Selaras 6

15 4 0
                                    

Setidaknya, kedatangan Rosela hari ini mampu membuatku sedikit mengikis ketakutan dalam benak. Namun, meski ia berhasil mendorongku dengan kekuatan, Rosela sendiri tampak gamang pada keyakinannya. Dari sorot matanya yang lembut itu muncul guratan dan sorot yang berbeda.

Aku tahu ... dan itu membuat ingatanku berputar pada garis waktu semu yang membatu. Rencana besarnya untuk bertindak akan sesuatu yang meragu.

"Ro ...."

"Aku tahu kau merasakannya."

"Keraguanmu terlalu besar, padahal tadi siang saat bicara di telepon kaulah yang paling optimis."

Helaan napasnya terembus sempurna, meniup pori-pori keningku yang terbebas dari helaian keriting di kepalaku.

"Mungkin ... karena ini tindakan berisiko, Elle."

Aku mengangguk mengiyakan. Dekapanku mengerat pada tubuhnya. "Aku akan membantumu sebisaku."

Pembicaraan kami terhenti ketika pintu yang dibuka terdengar nyaring. Suara kaki yang lebih dari sepasang melintasi sepanjang lantai menuju ke arah kami berdua. Aku dan Rosela menoleh, menangkap dua sosok pria dengan tinggi badan yang hampir sama mendekat.

"Kalian sudah siap?" Razel bertanya, sembari menilik mesin waktu yang ada di pergelangan tangannya.

Jarrel mendekat padaku, mengelus wajahku pelan, menyusuri jejak-jejak air mata yang telah mengering.

"Kita berangkat sekarang," ucapnya pelan.

"Di mana Melissa?"

"Di kamar. Paul berusaha menahannya untuk tidak keluar."

Rosela mengangguk, kemudian menghampiri Razel, suaminya. Aku berdiri, kemudian menatap dalam iris kehijauan yang mirip denganku ini. "Aku mau ke kamar mandi sebentar untuk mencuci muka."

Ia mengangguk perlahan, kemudian melepaskan tangannya dari wajahku.
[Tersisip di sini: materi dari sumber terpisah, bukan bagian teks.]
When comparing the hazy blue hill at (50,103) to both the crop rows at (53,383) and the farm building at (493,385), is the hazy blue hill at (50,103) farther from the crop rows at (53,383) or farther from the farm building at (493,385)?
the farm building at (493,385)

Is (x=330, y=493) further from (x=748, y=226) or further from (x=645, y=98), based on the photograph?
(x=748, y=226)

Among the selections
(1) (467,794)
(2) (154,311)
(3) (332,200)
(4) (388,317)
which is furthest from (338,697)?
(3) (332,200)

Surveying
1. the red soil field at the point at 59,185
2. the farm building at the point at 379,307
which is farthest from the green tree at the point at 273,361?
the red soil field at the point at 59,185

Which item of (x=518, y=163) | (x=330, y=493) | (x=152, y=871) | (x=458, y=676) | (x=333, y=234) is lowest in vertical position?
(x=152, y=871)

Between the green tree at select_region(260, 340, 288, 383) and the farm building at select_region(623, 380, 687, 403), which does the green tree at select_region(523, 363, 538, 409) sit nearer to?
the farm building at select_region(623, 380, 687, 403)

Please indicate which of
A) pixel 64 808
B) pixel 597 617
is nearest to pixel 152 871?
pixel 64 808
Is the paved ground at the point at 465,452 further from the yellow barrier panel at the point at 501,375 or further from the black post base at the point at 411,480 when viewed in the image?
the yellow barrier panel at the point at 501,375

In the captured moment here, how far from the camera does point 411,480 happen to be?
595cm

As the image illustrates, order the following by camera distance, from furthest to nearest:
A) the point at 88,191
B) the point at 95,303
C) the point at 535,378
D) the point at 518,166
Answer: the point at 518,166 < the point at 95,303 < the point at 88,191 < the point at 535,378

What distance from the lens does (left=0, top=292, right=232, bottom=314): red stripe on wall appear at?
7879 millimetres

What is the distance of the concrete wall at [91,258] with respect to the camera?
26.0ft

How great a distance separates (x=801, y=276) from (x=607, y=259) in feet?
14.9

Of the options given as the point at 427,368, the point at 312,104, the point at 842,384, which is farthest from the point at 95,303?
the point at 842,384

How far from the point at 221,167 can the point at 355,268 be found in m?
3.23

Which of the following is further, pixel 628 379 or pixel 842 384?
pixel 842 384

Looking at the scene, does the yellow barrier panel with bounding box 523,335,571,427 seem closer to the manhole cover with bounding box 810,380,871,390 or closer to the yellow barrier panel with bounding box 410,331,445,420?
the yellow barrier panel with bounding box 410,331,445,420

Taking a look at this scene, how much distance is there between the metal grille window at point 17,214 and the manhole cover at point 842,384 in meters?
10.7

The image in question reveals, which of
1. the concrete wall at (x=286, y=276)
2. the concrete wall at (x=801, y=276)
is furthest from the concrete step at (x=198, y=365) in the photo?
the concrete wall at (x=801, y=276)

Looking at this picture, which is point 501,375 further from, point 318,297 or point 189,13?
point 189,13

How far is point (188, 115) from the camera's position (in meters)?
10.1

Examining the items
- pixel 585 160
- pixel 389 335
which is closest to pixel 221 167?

Berjalan rasanya begitu berat. Bukan karena keengganan, tetapi tubuhku rasanya seperti tengah menuntut untuk beristirahat. Sayangnya, aku tidak akan bisa tidur, seperti malam-malam sebelumnya yang terus membuatku terjaga akibat overthinking. Hal itu hanya akan membuatku lebih menyiksa diriku sendiri.

Aku hanya mencuci wajah cepat dan mengeringkannya dengan handuk. Merapikan sedikit bentuk pakaianku yang agak kusut di bagian rok. Aku menarik napas, kemudian mengembuskannya guna mengisi ruang di paru-paruku untuk mengembang dan mampu memberiku kekuatan jika tiba-tiba aku menahan napas akibat ketakutan.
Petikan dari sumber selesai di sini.